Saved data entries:
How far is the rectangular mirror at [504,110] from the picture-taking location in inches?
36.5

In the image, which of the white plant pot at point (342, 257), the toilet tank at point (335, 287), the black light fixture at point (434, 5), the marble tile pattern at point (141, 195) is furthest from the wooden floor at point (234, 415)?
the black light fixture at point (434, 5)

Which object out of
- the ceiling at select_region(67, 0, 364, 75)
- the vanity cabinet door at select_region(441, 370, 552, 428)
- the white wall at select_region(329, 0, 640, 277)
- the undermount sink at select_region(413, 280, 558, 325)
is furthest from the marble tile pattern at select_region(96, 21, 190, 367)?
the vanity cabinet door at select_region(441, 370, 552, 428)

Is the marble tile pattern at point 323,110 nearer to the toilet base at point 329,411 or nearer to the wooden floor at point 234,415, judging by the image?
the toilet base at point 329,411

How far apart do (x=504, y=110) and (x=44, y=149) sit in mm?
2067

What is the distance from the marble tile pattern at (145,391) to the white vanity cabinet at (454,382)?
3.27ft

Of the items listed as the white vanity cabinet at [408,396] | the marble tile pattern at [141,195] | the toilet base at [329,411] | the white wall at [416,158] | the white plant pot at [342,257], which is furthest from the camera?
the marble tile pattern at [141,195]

> _Brief_
Copy the full listing above word for word, keeping every line in its original order.

> _Task output_
How far is the rectangular mirror at [504,110] from the picture-taking location in inches?
36.5

In the image, which of the white plant pot at point (342, 257), the toilet tank at point (335, 287), the black light fixture at point (434, 5), the marble tile pattern at point (141, 195) is furthest from the wooden floor at point (234, 415)?
the black light fixture at point (434, 5)

Which object out of
- the ceiling at select_region(67, 0, 364, 75)
- the vanity cabinet door at select_region(441, 370, 552, 428)
- the white wall at select_region(329, 0, 640, 277)
- the undermount sink at select_region(413, 280, 558, 325)
is furthest from the marble tile pattern at select_region(96, 21, 190, 367)?
the vanity cabinet door at select_region(441, 370, 552, 428)

Is the marble tile pattern at point 323,110 nearer to the toilet base at point 329,411 or nearer to the wooden floor at point 234,415, judging by the image?
the toilet base at point 329,411

How far apart do (x=504, y=110) and (x=44, y=149) sit in mm?
2067

What is the distance from the marble tile pattern at (145,391) to the white vanity cabinet at (454,382)?
3.27ft

Of the items listed as the white vanity cabinet at [408,396] | the marble tile pattern at [141,195] | the toilet base at [329,411] | the white wall at [416,158] | the white plant pot at [342,257], which is furthest from the camera?
the marble tile pattern at [141,195]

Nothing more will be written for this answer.